Aumento de preços: CIDADÃOS LAMENTAM QUE NÃO VÃO TER A “CONSOADA” DE NATAL

Cidadãos guineenses criticaram a “especulação gritante” de preços dos produtos da primeira necessidade e outros no mercado a nível nacional. Os entrevistados pelo jornal O Democrata lamentaram que, devido à especulação de preços, a tradicional consoada de Natal não seja garantida na mesa de muitos guineenses no Natal nem os fetejos do ano novo serão como se pretende que sejam.

Na reportagem de O Democrata sobre a quadra festiva, os consumidores foram unânimes em afirmar que se regista uma “subida galopante” de preços dos produtos no mercado, acompanhado de impostos aplicados aos trabalhadores pelo governo sem aumento salarial na Função Pública. 

A reportagem constatou nos diferentes supermercados de Bissau, que a movimentação de pessoas tem sido fraca desde o início de dezembro e piorou depois do dia 20 do mês em curso.

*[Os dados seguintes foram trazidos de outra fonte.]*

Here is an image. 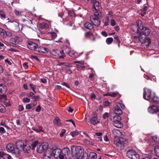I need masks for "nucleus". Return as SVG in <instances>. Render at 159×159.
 Segmentation results:
<instances>
[{
    "instance_id": "obj_54",
    "label": "nucleus",
    "mask_w": 159,
    "mask_h": 159,
    "mask_svg": "<svg viewBox=\"0 0 159 159\" xmlns=\"http://www.w3.org/2000/svg\"><path fill=\"white\" fill-rule=\"evenodd\" d=\"M37 143L38 141H35L33 143L31 144V146L32 147V148L33 149H34L36 145L37 146Z\"/></svg>"
},
{
    "instance_id": "obj_32",
    "label": "nucleus",
    "mask_w": 159,
    "mask_h": 159,
    "mask_svg": "<svg viewBox=\"0 0 159 159\" xmlns=\"http://www.w3.org/2000/svg\"><path fill=\"white\" fill-rule=\"evenodd\" d=\"M97 157L96 153L93 152H91L89 153L88 159H97Z\"/></svg>"
},
{
    "instance_id": "obj_58",
    "label": "nucleus",
    "mask_w": 159,
    "mask_h": 159,
    "mask_svg": "<svg viewBox=\"0 0 159 159\" xmlns=\"http://www.w3.org/2000/svg\"><path fill=\"white\" fill-rule=\"evenodd\" d=\"M116 24V23L115 20L113 19H111V26H114Z\"/></svg>"
},
{
    "instance_id": "obj_19",
    "label": "nucleus",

“Nos anos anteriores, a partir do dia 20 de dezembro, já se registava movimentação das pessoas por quase toda a cidade de Bissau e a procura era maior nas vésperas de Natal”, disseram a O Democrata os gerentes de alguns supermercados visitados pela repórter do nosso semanário.

Revelaram que conseguiram importar bacalhau, azeite de Oliveira, natas, vinhos e entre outros produtos, mas lamentaram que a pandemia do coronavírus os tenha limitado a capacidade importar mais produtos para abastecer o mercado. 

A consumidora Maia Graciete Vamain confirmou que os preços dos produtos dispararam em todos os mercados que já visitou.

“Os preços dispararam, tanto dos produtos da primeira necessidade bem como das roupas”, contou e disse que vai conseguir ter ceia com a sua família, mas de acordo com as suas finanças e as exigências do mercado.

Fátima Vieira Cá afirmou que não vai conseguir ter a consoada de Natal este ano.

“Não vou ter a ceia de natal este ano, porque esta subida de preços  sem salário está a complicar a vida de muitas  famílias incluindo a minha”, lamentou. 

Vieira Cá apelou ao governo a preocupar-se com os problemas dos cidadãos para reduzir, no próximo ano a aflição dos guineenses na quadra festiva. Lembrou que o Natal é uma comemoração sagrada para os fiéis cristãos.

Por seu turno, Francisco da Costa disse que apesar de ter comprado presentes para os filhos, a subida de preços não se justificava.

“Eu queria poder comprar muito mais coisas para os meus filhos, mas tenho outras despesas também. Espero que em 2022 a situação possa melhorar”, contou, tendo salientado que a quadra festiva deste ano está a ser bem difícil em relação as anteriores ou ao ano passado.

O segundo gerente do supermercado Darling do mercado de Bandim, Seck Geye, o ambiente de negócio tem evoluído de forma morosa este ano, porque “as pessoas dizem que não há de dinheiro”.

“Temos produtos. Conseguimos importar, mas o problema reside no fraco poder de compra”, afirmou lembrando que anualmente por essa altura o supermercado costumava estar lotado de clientes.

Géye revelou que as grandes empresas que procuravam o supermercado para a compra de presentes do Natal muitas delas não foram este ano fazer compras.